No Anchieta, um manifestante sacou um microfone para mobilizar a vizinhança. O auge do barulho coincidiu com o discurso de Dilma e Lula. Nesse momento, gritos de ordem como “fora Dilma, fora PT, fora Lula”, seguidos de palavrões, foram escutados. Desde que assumiu o segundo mandato, após disputa acirrada contra o senador tucano Aécio Neves, Dilma está sendo hostilizada pela população. 

Durante o programa, os petistas evitaram mencionar as denúncias investigadas pela operação “Lava Jato” da Polícia Federal (PF). Nesta semana, a tensão política atingiu o ápice com a prisão do ex-ministro José Dirceu, acusado pelo Ministério Público Federal (MPF) de ser “instituidor” do Petrolão, o esquema de pagamento de propina responsável pelo desvio de bilhões de reais da Petrobras. Sem citar a expressão impeachment, o partido apresentou um balanço de ações do governo, especialmente nas áreas social.

No programa partidário, o PT admite que o país vive uma crise econômica, afirma que o governo está trabalhando para contornar o problema e conclama os brasileiros a não deixar que ela se transforme em uma crise política, que "demora muito, e o sofrimento é imenso".
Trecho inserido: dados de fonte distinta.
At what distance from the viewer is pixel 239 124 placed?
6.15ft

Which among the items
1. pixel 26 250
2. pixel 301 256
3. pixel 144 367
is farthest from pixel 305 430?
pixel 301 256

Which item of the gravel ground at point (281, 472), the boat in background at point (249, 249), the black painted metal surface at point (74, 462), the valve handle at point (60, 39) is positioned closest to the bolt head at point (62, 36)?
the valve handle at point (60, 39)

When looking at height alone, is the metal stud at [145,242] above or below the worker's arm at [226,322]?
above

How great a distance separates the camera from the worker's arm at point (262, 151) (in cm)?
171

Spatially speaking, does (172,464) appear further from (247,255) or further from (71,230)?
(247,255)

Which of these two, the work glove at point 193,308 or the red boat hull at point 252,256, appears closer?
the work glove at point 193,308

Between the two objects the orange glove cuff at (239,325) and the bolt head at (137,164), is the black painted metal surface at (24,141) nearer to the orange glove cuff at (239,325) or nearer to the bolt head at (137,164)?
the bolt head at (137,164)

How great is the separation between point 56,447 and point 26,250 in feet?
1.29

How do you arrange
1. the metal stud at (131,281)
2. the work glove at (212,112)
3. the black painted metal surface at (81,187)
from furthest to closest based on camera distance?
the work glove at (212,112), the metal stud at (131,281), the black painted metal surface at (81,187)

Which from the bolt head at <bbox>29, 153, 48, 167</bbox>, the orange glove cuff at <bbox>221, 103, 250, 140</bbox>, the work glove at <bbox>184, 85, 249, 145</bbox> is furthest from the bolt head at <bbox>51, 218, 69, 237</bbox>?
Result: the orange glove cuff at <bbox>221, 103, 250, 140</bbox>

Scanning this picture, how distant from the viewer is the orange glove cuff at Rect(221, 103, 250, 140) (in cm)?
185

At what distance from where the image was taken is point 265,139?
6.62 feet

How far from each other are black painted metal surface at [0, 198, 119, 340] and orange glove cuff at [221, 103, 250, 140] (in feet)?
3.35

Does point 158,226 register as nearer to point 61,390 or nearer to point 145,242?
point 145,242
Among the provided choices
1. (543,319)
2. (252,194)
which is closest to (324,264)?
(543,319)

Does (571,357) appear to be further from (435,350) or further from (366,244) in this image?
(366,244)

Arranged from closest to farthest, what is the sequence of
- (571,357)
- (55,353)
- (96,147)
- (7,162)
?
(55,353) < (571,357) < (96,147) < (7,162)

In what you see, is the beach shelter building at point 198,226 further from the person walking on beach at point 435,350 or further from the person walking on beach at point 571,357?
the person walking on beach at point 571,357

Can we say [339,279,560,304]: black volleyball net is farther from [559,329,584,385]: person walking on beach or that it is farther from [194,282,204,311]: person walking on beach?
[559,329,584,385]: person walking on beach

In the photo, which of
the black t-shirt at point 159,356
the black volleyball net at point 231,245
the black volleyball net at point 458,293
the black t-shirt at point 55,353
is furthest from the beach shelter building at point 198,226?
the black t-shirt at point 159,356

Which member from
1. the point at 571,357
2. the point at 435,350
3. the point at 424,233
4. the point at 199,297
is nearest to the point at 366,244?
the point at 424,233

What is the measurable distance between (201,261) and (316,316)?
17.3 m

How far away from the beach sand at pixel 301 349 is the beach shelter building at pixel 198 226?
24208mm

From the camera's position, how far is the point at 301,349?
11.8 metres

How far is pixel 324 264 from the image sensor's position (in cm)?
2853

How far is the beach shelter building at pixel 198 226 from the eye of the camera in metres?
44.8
Apresentado pelo ator global José de Abreu e com a participação do ex-presidente Luiz Inácio Lula da Silva, da presidente Dilma Rousseff e do presidente do PT, Rui Falcão, o programa termina com uma ironia aos panelaços, dizendo que o PT foi o partido "que mais encheu a panela dos brasileiros".
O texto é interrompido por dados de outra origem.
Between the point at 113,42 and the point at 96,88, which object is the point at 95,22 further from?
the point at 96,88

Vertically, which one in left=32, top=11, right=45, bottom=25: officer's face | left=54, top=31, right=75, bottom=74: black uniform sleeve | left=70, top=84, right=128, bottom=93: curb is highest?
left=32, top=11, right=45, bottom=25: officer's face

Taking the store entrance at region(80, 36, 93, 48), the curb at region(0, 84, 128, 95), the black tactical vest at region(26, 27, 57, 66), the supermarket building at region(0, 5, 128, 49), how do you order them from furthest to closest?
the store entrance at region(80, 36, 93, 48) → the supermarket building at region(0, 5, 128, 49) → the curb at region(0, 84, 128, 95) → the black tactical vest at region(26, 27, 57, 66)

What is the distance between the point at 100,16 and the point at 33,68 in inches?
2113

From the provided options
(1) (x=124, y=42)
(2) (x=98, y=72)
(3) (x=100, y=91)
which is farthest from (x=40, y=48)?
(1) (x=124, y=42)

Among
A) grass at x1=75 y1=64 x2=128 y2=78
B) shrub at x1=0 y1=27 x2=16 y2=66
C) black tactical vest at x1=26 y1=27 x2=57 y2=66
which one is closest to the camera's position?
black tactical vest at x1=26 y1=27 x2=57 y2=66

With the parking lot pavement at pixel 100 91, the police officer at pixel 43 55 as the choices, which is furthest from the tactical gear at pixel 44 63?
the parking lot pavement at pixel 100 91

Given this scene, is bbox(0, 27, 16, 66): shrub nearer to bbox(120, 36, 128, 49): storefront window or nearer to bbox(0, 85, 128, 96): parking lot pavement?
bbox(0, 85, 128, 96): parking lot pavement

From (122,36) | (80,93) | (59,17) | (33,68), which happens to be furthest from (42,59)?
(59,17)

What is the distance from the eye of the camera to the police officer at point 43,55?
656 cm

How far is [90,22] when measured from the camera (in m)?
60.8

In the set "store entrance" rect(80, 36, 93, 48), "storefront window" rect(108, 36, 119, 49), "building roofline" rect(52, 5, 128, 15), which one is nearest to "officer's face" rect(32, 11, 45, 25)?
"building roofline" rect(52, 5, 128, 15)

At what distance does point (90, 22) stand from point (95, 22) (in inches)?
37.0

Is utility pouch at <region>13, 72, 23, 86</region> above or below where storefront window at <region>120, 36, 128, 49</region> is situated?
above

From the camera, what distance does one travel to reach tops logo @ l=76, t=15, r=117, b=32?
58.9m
O PT defende que, no governo, evitou por seis anos que a crise internacional chegasse ao Brasil, que hoje o país vive "problemas passageiros na economia" e que há pessoas tentando se aproveitar disso para "criar uma crise política que poderia trazer efeitos bem piores do que uma crise econômica".

E conclama o cidadão para evitar que isso ocorra: "Hoje, há uma pessoa capaz de evitar uma grave crise política no país: você".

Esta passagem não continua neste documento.